Cooking Desserts Cooking Desserts

Naughty Angel

I love this dessert. I originally posted it on last year, but I made it last night and thought it deserved to be posted again. I first had this dessert at Paul Newman’s restaurant The Dressing Room, which reflects Paul Newman and chef Michel Nischan’s mutual commitment to neighborly hospitality, local, natural and organic ingredients and regional American heirloom food. My friend Susan had taken me there to celebrate my birthday. The dessert I had was this Naughty Angel. An almond-scented angel food cake which is pan fried. They served it with vanilla ice cream and Andrew’s Local Honey drizzled over it all. I couldn’t get home fast enough to try and make this myself. It’s such a simple concept, yet somehow elevated to a new level with the pan-frying of the cake and the addition of the honey.

What’s really nice about this dessert is that you don’t even have to make the angel food cake yourself if you don’t want to. You can buy the cake at a store and it probably will be almost as good. I would not get a really basic discount grocery store kind of angel food cake though – spend a little more time searching out a well-made one. Our locally-owned grocery store in town, Palmer’s, has a fabulous angel food cake in their bakery that would be great for this.

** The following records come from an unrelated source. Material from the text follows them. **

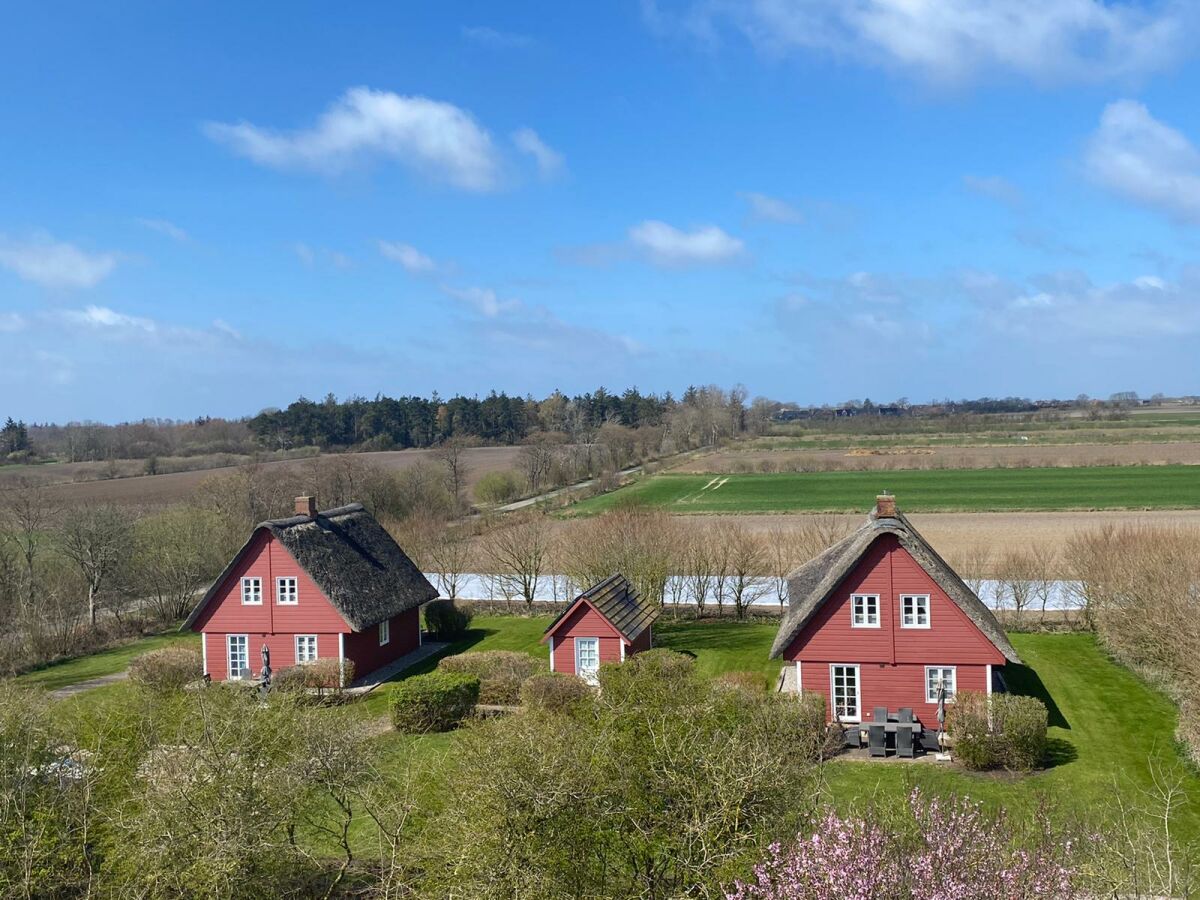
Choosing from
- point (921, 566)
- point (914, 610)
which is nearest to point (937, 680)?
point (914, 610)

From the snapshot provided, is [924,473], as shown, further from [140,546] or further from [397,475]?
A: [140,546]

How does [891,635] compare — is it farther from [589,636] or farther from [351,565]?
[351,565]

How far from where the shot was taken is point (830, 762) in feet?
65.7

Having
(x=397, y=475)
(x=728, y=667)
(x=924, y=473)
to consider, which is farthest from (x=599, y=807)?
(x=924, y=473)

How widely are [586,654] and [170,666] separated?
11.9 metres

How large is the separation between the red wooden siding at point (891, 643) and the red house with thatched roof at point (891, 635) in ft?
0.08

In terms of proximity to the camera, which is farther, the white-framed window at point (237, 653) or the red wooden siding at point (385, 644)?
the white-framed window at point (237, 653)

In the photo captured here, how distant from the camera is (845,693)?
2353cm

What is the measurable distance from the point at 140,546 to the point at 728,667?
89.8 ft

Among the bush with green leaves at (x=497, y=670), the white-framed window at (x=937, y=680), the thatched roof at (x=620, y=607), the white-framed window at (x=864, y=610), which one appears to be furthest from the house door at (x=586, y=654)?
the white-framed window at (x=937, y=680)

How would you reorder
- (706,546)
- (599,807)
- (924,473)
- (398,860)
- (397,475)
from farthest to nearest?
(924,473), (397,475), (706,546), (398,860), (599,807)

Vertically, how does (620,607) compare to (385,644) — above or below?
above

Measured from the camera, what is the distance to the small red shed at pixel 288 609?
2878 cm

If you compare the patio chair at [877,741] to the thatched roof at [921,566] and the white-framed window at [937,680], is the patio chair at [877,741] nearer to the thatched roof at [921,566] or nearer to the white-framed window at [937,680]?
the white-framed window at [937,680]
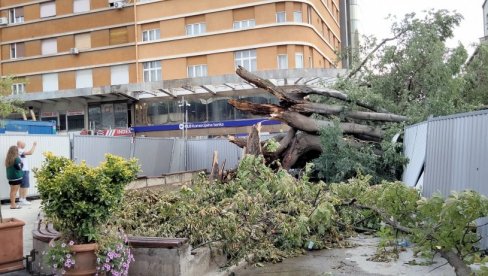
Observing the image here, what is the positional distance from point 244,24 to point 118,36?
10115 millimetres

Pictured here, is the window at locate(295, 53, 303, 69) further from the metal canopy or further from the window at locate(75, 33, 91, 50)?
the window at locate(75, 33, 91, 50)

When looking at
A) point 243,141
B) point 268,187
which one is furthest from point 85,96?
point 268,187

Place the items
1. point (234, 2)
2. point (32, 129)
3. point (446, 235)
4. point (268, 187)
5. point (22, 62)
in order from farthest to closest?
point (22, 62), point (234, 2), point (32, 129), point (268, 187), point (446, 235)

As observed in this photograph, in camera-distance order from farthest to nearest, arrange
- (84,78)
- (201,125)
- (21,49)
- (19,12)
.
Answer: (19,12), (21,49), (84,78), (201,125)

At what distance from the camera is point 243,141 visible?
545 inches

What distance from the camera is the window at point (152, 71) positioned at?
119 ft

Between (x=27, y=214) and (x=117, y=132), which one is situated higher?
(x=117, y=132)

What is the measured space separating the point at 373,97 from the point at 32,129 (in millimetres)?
14838

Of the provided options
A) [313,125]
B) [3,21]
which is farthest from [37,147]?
[3,21]

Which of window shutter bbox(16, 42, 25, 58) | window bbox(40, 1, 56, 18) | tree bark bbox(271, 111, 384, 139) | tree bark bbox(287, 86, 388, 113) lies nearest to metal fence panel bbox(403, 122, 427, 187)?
tree bark bbox(271, 111, 384, 139)

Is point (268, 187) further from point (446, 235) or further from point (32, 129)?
point (32, 129)

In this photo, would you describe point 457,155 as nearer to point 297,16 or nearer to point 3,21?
point 297,16

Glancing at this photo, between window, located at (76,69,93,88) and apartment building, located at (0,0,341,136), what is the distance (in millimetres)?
77

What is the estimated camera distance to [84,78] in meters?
38.0
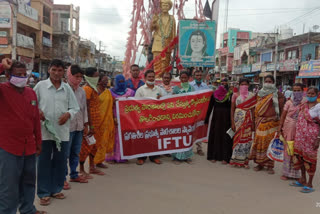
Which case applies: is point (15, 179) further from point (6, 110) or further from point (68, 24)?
point (68, 24)

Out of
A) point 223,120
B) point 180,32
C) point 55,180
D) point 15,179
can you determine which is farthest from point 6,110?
point 180,32

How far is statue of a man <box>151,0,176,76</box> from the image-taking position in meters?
7.38

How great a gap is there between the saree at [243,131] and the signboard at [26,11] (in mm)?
24631

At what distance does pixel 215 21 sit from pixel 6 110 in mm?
5887

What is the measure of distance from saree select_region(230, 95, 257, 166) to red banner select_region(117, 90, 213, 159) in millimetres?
686

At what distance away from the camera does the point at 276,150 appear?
4.34 m

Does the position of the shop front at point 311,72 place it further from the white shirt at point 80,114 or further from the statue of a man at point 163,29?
the white shirt at point 80,114

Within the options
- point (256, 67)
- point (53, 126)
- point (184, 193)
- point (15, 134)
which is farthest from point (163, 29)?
point (256, 67)

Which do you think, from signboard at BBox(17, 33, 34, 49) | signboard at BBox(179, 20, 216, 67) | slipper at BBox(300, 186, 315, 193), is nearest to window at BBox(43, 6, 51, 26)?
signboard at BBox(17, 33, 34, 49)

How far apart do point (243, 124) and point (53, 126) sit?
10.1 feet

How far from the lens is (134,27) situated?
7402 millimetres

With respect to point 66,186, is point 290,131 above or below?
above

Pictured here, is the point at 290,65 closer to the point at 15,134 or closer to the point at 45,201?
the point at 45,201

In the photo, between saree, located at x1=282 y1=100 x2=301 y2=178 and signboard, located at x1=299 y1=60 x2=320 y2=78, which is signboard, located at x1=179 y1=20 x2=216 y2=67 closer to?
saree, located at x1=282 y1=100 x2=301 y2=178
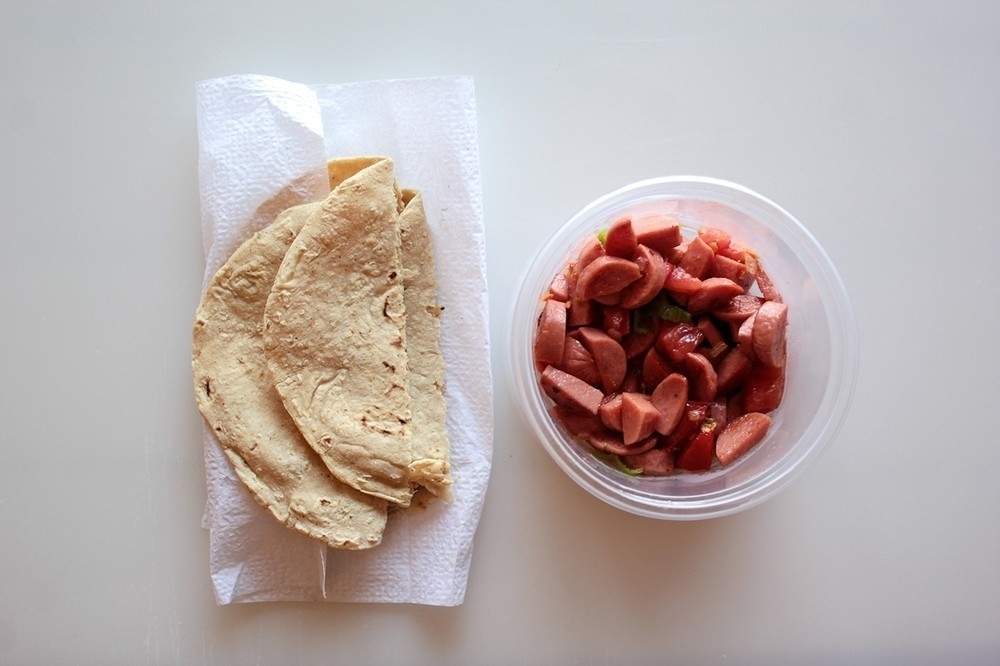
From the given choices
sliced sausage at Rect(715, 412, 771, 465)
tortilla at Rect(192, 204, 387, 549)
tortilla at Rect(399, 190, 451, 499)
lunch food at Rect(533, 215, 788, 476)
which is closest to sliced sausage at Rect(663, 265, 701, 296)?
lunch food at Rect(533, 215, 788, 476)

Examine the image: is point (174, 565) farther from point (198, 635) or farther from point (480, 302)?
point (480, 302)

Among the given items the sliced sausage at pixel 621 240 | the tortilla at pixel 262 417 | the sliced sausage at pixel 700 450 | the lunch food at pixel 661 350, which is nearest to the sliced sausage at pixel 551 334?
the lunch food at pixel 661 350

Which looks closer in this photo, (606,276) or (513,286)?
(606,276)

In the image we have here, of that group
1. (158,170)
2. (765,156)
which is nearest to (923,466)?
(765,156)

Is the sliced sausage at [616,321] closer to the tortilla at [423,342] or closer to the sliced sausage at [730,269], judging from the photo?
the sliced sausage at [730,269]

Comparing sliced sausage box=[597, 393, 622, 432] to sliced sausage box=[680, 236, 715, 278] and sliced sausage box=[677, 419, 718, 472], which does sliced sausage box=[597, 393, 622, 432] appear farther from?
sliced sausage box=[680, 236, 715, 278]

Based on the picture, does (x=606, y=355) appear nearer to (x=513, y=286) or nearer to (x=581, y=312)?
(x=581, y=312)

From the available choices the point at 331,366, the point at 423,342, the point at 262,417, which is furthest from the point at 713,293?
the point at 262,417
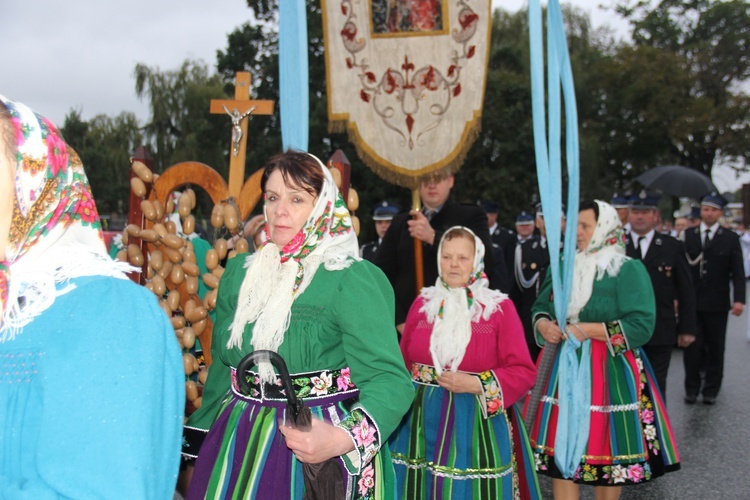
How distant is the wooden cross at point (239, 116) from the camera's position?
12.5 feet

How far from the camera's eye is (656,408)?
4.39m

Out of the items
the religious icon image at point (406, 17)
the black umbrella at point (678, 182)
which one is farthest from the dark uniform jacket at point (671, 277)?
the black umbrella at point (678, 182)

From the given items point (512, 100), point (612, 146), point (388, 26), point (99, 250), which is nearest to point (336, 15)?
point (388, 26)

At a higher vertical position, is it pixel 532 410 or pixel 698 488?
pixel 532 410

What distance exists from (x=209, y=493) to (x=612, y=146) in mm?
26618

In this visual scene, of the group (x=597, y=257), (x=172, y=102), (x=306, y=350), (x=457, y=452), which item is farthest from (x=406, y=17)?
(x=172, y=102)

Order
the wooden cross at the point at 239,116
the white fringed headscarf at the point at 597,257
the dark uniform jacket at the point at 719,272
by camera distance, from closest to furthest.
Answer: the wooden cross at the point at 239,116
the white fringed headscarf at the point at 597,257
the dark uniform jacket at the point at 719,272

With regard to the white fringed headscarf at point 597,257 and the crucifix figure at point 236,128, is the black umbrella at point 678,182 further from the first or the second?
the crucifix figure at point 236,128

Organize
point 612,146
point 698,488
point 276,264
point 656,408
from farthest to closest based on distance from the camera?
point 612,146 → point 698,488 → point 656,408 → point 276,264

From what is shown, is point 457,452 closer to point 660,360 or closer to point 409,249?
point 409,249

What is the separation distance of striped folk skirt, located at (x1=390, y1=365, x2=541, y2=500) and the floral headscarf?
239 centimetres

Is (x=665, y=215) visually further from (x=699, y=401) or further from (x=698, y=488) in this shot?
(x=698, y=488)

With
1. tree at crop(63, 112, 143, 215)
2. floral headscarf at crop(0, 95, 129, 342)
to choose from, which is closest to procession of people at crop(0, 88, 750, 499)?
floral headscarf at crop(0, 95, 129, 342)

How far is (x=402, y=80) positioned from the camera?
4.64 meters
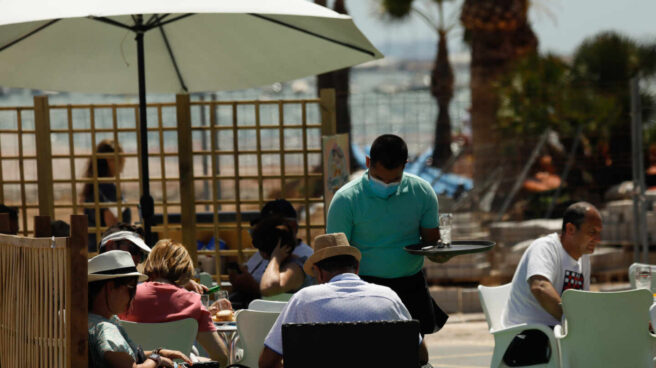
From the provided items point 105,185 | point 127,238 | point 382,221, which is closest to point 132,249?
point 127,238

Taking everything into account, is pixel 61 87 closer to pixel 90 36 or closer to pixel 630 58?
pixel 90 36

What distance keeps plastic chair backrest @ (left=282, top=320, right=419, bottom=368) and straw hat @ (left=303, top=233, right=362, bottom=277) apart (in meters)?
0.55

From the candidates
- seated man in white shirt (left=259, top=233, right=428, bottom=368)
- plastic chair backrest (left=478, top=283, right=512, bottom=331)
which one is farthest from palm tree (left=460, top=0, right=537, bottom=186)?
seated man in white shirt (left=259, top=233, right=428, bottom=368)

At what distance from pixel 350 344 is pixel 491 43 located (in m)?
13.8

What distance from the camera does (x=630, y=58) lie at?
15828 mm

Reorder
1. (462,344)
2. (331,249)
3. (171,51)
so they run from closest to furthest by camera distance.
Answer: (331,249) → (171,51) → (462,344)

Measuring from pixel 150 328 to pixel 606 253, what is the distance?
7228 millimetres

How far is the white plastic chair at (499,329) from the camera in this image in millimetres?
5562

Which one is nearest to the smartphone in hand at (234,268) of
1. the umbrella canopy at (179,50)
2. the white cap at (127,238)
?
the white cap at (127,238)

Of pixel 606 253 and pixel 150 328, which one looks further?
pixel 606 253

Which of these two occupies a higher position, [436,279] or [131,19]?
[131,19]

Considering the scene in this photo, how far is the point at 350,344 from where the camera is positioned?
3.75 meters

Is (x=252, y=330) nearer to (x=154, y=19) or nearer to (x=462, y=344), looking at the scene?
(x=154, y=19)

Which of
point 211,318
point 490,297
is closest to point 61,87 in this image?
point 211,318
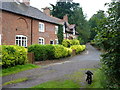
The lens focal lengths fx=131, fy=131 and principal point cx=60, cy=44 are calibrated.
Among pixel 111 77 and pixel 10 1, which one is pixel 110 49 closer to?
pixel 111 77

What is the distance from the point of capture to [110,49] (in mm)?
4270

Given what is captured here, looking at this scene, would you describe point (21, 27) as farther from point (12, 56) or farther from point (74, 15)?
point (74, 15)

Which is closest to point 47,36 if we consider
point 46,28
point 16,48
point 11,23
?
point 46,28

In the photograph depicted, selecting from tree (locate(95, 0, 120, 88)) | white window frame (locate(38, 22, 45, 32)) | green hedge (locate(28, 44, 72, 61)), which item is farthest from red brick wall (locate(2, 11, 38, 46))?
tree (locate(95, 0, 120, 88))

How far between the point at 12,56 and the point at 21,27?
10.8m

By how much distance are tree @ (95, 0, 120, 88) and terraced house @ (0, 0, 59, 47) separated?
50.6ft

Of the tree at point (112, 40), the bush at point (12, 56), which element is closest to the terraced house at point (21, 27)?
the bush at point (12, 56)

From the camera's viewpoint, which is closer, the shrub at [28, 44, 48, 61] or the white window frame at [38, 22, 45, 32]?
the shrub at [28, 44, 48, 61]

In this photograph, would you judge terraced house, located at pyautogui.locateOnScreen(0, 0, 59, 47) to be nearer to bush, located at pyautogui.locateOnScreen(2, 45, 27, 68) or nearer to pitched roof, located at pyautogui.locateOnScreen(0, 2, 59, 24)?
pitched roof, located at pyautogui.locateOnScreen(0, 2, 59, 24)

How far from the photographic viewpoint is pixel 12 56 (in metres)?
10.0

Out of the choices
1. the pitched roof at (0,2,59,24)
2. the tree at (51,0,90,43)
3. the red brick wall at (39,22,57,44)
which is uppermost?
the tree at (51,0,90,43)

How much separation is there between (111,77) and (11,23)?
16809mm

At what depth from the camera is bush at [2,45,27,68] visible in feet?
31.0

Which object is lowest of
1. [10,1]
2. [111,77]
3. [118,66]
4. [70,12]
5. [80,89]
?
[80,89]
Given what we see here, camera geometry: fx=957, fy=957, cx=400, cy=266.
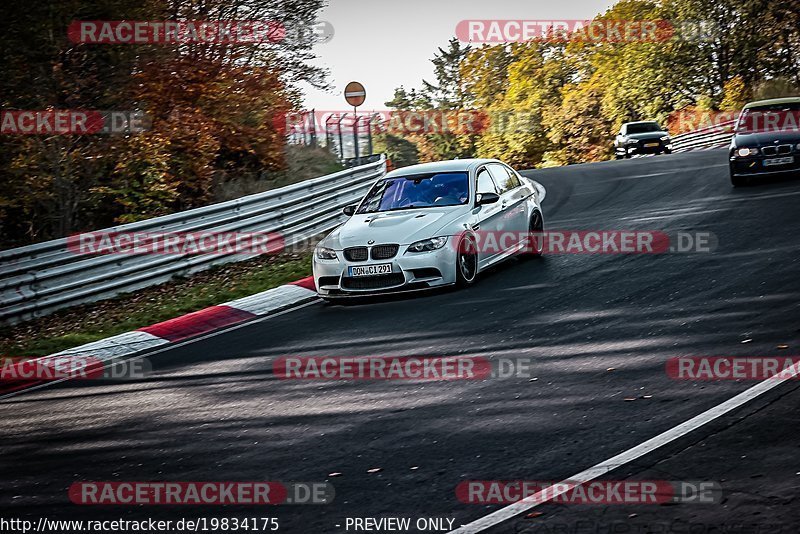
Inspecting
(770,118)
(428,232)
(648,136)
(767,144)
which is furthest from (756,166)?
(648,136)

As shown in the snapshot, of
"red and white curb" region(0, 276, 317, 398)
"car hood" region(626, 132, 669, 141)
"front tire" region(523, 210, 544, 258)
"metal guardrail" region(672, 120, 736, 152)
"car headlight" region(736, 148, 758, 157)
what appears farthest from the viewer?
"metal guardrail" region(672, 120, 736, 152)

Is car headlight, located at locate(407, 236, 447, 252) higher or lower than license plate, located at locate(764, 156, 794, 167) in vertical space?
lower

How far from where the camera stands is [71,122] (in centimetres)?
1545

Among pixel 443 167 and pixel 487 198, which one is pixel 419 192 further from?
pixel 487 198

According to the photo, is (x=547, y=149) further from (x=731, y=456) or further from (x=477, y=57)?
(x=731, y=456)

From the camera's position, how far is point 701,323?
8156 millimetres

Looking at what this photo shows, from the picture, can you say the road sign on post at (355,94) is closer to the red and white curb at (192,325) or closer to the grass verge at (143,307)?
the grass verge at (143,307)

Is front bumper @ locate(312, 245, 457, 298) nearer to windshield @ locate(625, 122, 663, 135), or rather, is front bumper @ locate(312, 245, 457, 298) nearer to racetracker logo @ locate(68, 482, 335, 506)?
racetracker logo @ locate(68, 482, 335, 506)

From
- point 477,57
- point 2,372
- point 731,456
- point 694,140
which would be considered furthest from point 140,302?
point 477,57

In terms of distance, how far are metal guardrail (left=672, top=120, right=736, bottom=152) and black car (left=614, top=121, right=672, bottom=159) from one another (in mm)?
3348

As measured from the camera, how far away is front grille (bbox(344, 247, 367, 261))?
1100 centimetres

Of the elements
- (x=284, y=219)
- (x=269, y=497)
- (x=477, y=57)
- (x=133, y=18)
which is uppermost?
(x=477, y=57)

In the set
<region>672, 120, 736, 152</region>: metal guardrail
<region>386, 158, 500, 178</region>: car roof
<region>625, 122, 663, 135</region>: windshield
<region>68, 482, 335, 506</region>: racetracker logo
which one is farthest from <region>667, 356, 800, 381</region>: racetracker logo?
<region>672, 120, 736, 152</region>: metal guardrail

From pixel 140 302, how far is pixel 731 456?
948 centimetres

In the few years since I first had it Andrew’s Honey has grown and can now be found on the shelves of most grocers I go in to. At that time not only was Paul Newman still alive, but the only place to get this artisinal honey at the farmer’s market in Westport. I can’t help but wonder how artisinal his honey can be if it’s now being mass-produced for every grocery I go in. Finding some special artisinal honey is definitely worth it though for this dish. Please do not put Sue Bee on this or anything in a plastic bear — It’s part of that elevation thing I was talking about.

Naughty Angel

  • 1 recipe The Best Angel Food Cake, below
  • ice cream (you can use just vanilla or use a variety as I did here. I used Haagen Daaz Vanilla, Banana Split and Pistachio.
  • Artisinal Honey
  • Soft butter (I like to use softened whipped butter)
  • Directions:

    First, stick the plates you’ll be serving the dessert on in the freezer. This will allow you a lot more “working” time as you are plating the desserts before everything starts getting all melty on you.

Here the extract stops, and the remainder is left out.